Controversial Controls

The official controls regulation would introduce stronger and more transparent enforcement measures such as unannounced inspections and testing directed at combating food fraud. It also allows for the results of such inspections to be made public, strengthens cooperation between member states and creates a common framework for border import controls—measures clearly relevant to the horse meat scandal. The regulation would impose “sufficiently dissuasive” financial penalties and the application of criminal and/or administrative penalties on operators that fail to comply.

Most controversially, it requires operators to pay mandatory fees to fund enforcement measures.

What's more, the mandatory fee provision comes in the form of a “delegated act,” a new form of law created under the Lisbon Treaty, which took effect in late 2009. Delegated acts allow the European Council and European Parliament to delegate authority to the Commission over the details of the legislation.

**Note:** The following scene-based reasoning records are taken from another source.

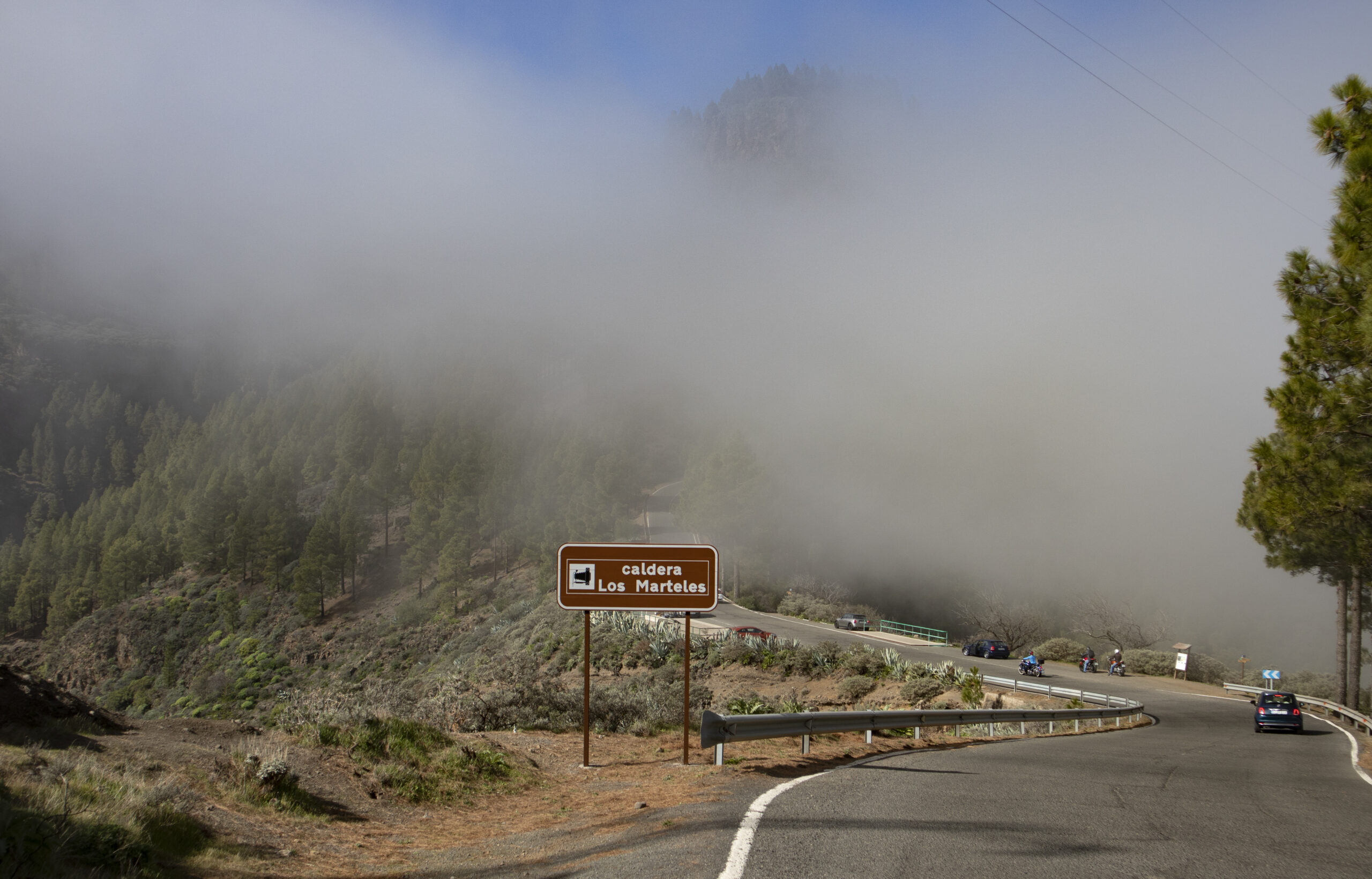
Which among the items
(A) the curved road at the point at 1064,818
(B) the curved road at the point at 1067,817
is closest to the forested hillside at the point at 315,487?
Result: (B) the curved road at the point at 1067,817

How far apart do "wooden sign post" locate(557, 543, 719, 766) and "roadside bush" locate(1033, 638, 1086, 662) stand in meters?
43.2

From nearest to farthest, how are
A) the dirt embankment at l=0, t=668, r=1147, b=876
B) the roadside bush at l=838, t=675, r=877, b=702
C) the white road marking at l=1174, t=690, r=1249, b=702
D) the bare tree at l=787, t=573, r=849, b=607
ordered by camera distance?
the dirt embankment at l=0, t=668, r=1147, b=876 < the roadside bush at l=838, t=675, r=877, b=702 < the white road marking at l=1174, t=690, r=1249, b=702 < the bare tree at l=787, t=573, r=849, b=607

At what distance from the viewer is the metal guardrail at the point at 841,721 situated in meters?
9.02

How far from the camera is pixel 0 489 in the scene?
158 m

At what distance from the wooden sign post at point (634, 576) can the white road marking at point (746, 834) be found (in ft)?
8.85

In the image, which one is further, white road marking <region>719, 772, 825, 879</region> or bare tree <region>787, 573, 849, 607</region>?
bare tree <region>787, 573, 849, 607</region>

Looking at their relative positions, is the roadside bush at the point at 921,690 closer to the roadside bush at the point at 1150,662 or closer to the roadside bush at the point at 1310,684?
the roadside bush at the point at 1310,684

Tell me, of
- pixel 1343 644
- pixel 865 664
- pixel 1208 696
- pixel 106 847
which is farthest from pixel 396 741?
pixel 1343 644

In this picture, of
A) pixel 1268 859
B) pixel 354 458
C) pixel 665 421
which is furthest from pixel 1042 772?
pixel 665 421

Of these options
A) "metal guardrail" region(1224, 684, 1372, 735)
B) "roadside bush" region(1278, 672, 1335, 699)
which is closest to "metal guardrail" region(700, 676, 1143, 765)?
"metal guardrail" region(1224, 684, 1372, 735)

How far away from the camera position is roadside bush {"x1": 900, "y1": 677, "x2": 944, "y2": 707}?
24.4 m

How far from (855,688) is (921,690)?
2895 millimetres

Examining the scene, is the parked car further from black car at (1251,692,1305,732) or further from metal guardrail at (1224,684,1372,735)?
black car at (1251,692,1305,732)

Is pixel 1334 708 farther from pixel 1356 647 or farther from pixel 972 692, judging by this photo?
pixel 972 692
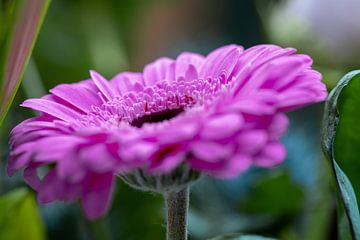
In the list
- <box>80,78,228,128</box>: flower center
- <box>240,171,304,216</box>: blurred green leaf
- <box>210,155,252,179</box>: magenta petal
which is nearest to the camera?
<box>210,155,252,179</box>: magenta petal

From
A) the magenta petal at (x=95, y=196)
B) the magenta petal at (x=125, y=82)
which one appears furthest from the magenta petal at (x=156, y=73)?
the magenta petal at (x=95, y=196)

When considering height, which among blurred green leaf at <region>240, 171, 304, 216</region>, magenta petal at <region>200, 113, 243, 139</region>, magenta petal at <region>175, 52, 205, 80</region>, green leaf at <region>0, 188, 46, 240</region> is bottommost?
blurred green leaf at <region>240, 171, 304, 216</region>

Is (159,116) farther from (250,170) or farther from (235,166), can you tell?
(250,170)

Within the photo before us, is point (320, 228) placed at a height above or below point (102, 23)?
below

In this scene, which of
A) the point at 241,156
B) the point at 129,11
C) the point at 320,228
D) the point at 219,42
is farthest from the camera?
the point at 129,11

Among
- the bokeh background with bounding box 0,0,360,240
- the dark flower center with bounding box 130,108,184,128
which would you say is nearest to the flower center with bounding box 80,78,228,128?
the dark flower center with bounding box 130,108,184,128

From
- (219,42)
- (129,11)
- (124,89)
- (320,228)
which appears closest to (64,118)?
(124,89)

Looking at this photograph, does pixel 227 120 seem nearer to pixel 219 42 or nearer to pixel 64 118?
pixel 64 118

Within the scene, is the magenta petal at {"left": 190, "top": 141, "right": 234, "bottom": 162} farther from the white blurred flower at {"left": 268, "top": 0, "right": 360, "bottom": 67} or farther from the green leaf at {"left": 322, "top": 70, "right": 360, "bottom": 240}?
the white blurred flower at {"left": 268, "top": 0, "right": 360, "bottom": 67}
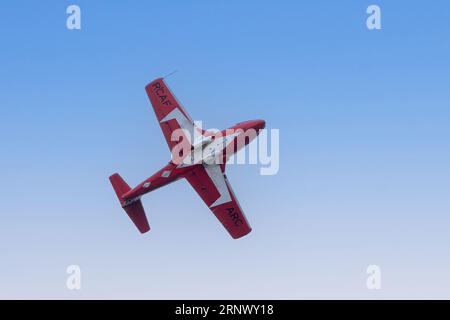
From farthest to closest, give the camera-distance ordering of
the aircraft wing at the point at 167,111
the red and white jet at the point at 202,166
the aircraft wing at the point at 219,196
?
1. the aircraft wing at the point at 167,111
2. the aircraft wing at the point at 219,196
3. the red and white jet at the point at 202,166

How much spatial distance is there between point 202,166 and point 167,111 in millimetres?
4069

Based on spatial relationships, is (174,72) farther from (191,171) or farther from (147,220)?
(147,220)

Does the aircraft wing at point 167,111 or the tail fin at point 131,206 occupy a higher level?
the aircraft wing at point 167,111

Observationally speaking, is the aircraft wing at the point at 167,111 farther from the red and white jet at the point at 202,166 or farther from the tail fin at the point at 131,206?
the tail fin at the point at 131,206

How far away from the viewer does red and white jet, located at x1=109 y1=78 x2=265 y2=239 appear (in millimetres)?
31109

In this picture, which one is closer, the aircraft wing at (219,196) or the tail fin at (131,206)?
the aircraft wing at (219,196)

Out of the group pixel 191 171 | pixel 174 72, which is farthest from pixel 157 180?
pixel 174 72

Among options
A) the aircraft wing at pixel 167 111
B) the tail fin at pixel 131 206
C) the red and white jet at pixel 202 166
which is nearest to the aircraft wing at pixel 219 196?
the red and white jet at pixel 202 166

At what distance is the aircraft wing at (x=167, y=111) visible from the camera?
32.2m

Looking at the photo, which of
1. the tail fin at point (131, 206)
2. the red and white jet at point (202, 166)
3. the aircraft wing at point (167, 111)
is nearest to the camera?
the red and white jet at point (202, 166)

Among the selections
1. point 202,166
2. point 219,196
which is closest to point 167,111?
point 202,166

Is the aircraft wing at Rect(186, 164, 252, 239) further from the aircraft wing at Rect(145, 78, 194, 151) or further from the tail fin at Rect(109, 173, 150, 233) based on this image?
the tail fin at Rect(109, 173, 150, 233)

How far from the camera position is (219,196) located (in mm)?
31594

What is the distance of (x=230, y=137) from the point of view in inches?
1227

“What has to be decided through the delegated act is precisely how all of this would work. … And we don't yet have the experience [with delegated acts] to know how this will work in practice, which adds to the concerns,” Savigny says.

There are dozens more such delegated acts in the official controls portion of the legislation.

Stakeholder Input

Since introducing the agri-food package, the EC has been taking comments on it, and many stakeholders—at this point, mostly trade and consumer groups—have raised concerns about uncertainty and the potential lack of transparency as the Commission drafts and implements the delegated acts.

Critics have asked for more clarity and new definitions so they can understand how the legislation will work in practice. Others have requested stronger controls over imported products, another area that lawmakers will surely debate going forward.

The legislation is still in the early stages, notes Izabela Blaszkiewicz, an associate at Hogan Lovells in Brussels. Blaszkiewicz has been tracking the process. “For now, the whole industry is generally monitoring the situation,” she says, because amendments to the proposal are inevitable.